Sky News understands that the government has been warning businesses not to protest over the changes if they want to get any concessions.
“An industry insider said the government has been telling the business community if they want help, then they should take a cue from farmers, who were given a reprieve just before Christmas when the government raised the threshold for inheritance tax from £1m to £2.5m,” said the Sky report.
“But, the industry insider said the government has been telling them farmers were ‘good, fair negotiators, and didn’t make a big campaign of it, which is why they got what they wanted’.”
This, however, seems at odds with well-documented evidence that farmers brought huge tractor-led protests to the streets of Westminster, blocking streets and snarling up traffic.
“What’s really happening here is, despite the facts being completely untrue, this is government basically threatening the industry,” said Sky deputy political editor, Sam Coates, in a podcast.
“The implication, I don’t know which Whitehall department it is, but the implication quite clearly is ‘stop being so aggressive with your briefing if you want anything at all for your industry’.

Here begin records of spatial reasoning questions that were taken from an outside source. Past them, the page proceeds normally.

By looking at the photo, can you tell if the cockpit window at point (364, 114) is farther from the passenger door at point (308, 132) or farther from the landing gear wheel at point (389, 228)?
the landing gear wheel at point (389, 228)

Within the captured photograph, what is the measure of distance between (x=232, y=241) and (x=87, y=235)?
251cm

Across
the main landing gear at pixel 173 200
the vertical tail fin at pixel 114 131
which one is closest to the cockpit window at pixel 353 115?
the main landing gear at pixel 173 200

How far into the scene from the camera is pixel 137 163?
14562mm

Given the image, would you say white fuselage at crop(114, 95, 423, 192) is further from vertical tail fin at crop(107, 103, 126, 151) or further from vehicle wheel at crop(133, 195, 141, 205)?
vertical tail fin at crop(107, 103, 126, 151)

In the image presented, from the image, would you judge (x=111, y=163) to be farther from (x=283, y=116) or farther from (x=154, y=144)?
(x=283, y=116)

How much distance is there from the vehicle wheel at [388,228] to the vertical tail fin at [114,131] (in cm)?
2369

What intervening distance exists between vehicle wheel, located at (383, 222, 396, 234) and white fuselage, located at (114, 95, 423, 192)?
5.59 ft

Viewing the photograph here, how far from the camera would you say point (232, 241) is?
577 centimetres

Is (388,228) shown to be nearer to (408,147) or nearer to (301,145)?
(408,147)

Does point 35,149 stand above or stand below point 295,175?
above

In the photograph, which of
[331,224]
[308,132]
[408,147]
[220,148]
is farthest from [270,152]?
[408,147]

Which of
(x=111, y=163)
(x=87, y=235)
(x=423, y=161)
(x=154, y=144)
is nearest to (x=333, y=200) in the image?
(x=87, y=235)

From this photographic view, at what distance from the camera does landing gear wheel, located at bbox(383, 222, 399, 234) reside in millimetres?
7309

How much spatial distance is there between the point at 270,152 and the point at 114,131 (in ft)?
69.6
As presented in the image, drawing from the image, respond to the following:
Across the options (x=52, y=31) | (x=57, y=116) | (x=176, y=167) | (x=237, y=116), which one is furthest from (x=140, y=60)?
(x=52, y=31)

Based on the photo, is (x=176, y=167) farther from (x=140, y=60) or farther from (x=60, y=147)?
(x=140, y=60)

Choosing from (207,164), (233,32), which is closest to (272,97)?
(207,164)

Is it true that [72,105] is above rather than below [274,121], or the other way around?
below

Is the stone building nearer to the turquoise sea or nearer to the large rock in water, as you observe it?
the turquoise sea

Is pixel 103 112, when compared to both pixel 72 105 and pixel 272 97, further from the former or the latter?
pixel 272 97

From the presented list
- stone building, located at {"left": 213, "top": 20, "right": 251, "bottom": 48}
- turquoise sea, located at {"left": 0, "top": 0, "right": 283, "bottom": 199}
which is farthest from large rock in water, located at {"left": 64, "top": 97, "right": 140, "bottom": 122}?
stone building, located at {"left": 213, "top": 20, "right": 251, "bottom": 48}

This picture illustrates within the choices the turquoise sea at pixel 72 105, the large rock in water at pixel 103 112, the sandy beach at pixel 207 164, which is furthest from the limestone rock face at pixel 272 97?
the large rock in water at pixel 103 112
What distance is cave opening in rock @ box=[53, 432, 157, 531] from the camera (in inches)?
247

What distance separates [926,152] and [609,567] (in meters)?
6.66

“Now that doesn’t smack of a government coming at things from a position of strength to my mind.”
The chancellor may face a fight from both sides, with reports this morning of a potential backbench revolt when the Finance Bill is voted upon on Monday.
Dan Tomlinson, the exchequer secretary, met members of the British Beer and Pub Association yesterday. Afterwards, the group said the government was “in listening mode” and “open to what else can be done”. But are they just being strung along again?
Meanwhile, Jonathan Neame, chief executive of Shepherd Neame, told The Times: “I think there is a real risk that Rachel Reeves is doing to our sector what Margaret Thatcher did to the miners.”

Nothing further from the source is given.